If we have free will, which is a question, then it would be we ourselves who are the guiding hand, at least in as far as we can influence our own environments.

How does our actions having consequences imply a guiding hand? I mean, I guess if you dropped a rock on your own foot there was a guiding hand involved, but, you know, it was your own hand....
That's incorrect. We aren't the guiding hand. Consequences are the guiding hand. Actions having consequences is an artifact of truth and logic. So Truth is the guiding hand and Logic is the guiding hand. God is Truth and God is Logic. God isn't a "thing." That's how actions having consequences implies a guiding hand. Everyone is being pruned. God's power isn't put forth to achieve certain results. God's power is put forth to achieve certain results under certain conditions and to affect changes in the lives of those living them. It's the evolution of consciousness. Consciousness will continue to evolve and make the leap to the next level (Christ consciousness) just like every other evolutionary stage of the evolution of space and time before it.
 
You said God wasn't a myth, maybe it's a fairy tale, either way you're never going to get atheists (I'm not an atheist, I'm non-religious) and Christians to accept the same thing.
Christians are willing to BELIEVE (that's accepting without knowing) that there is some fairy tale/mythical creature somewhere and atheists BELIEVE there isn't.

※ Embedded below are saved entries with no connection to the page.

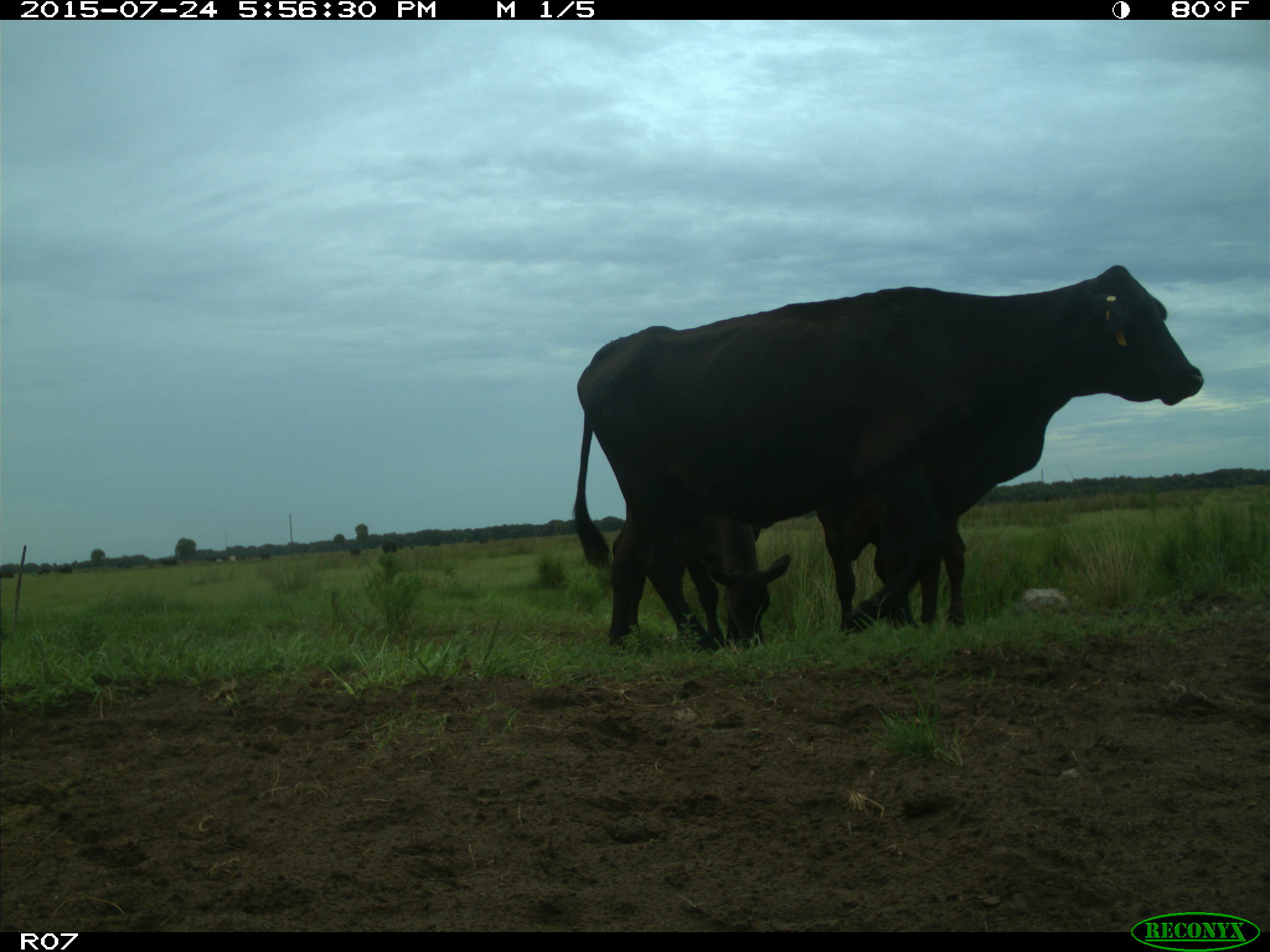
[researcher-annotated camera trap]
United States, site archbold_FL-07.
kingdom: Animalia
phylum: Chordata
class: Mammalia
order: Artiodactyla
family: Bovidae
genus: Bos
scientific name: Bos taurus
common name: domestic cow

Non-religious accept that it is possible there could be some kind of God, but probably your version is wrong in many ways because you just made it up, rather than base it on actual knowing.
 
You said God wasn't a myth, maybe it's a fairy tale, either way you're never going to get atheists (I'm not an atheist, I'm non-religious) and Christians to accept the same thing.
There is no need for everyone to accept the same thing. Why, do you want everyone to?
 
Christians are willing to BELIEVE (that's accepting without knowing) that there is some fairy tale/mythical creature somewhere and atheists BELIEVE there isn't.
Some of us do know. So what. It's balanced by those who do not believe some know.
 
Non-religious accept that it is possible there could be some kind of God, but probably your version is wrong in many ways because you just made it up, rather than base it on actual knowing.
Those who actually know are fully aware God is beyond description. The Bible records through the lenses of human eyes and perception. It's the best we can do. And that is barely a fraction of all there is to know. Those are our constraints. It is why we need everyone to weigh in and to pay attention when they do.
 
Some of us do know. So what. It's balanced by those who do not believe some know.

No, you don't know. You might say you do, but how can you?

Unless of course God is talking directly to you. An ex's friend talked to God once, God told him he'd pass all his exams, so he didn't study, and failed them all.
 
Those who actually know are fully aware God is beyond description. The Bible records through the lenses of human eyes and perception. It's the best we can do. And that is barely a fraction of all there is to know. Those are our constraints. It is why we need everyone to weigh in and to pay attention when they do.

There are people who believe the Earth is flat too....

What can I say, making a fantasy world to hide reality seems to be a human trait.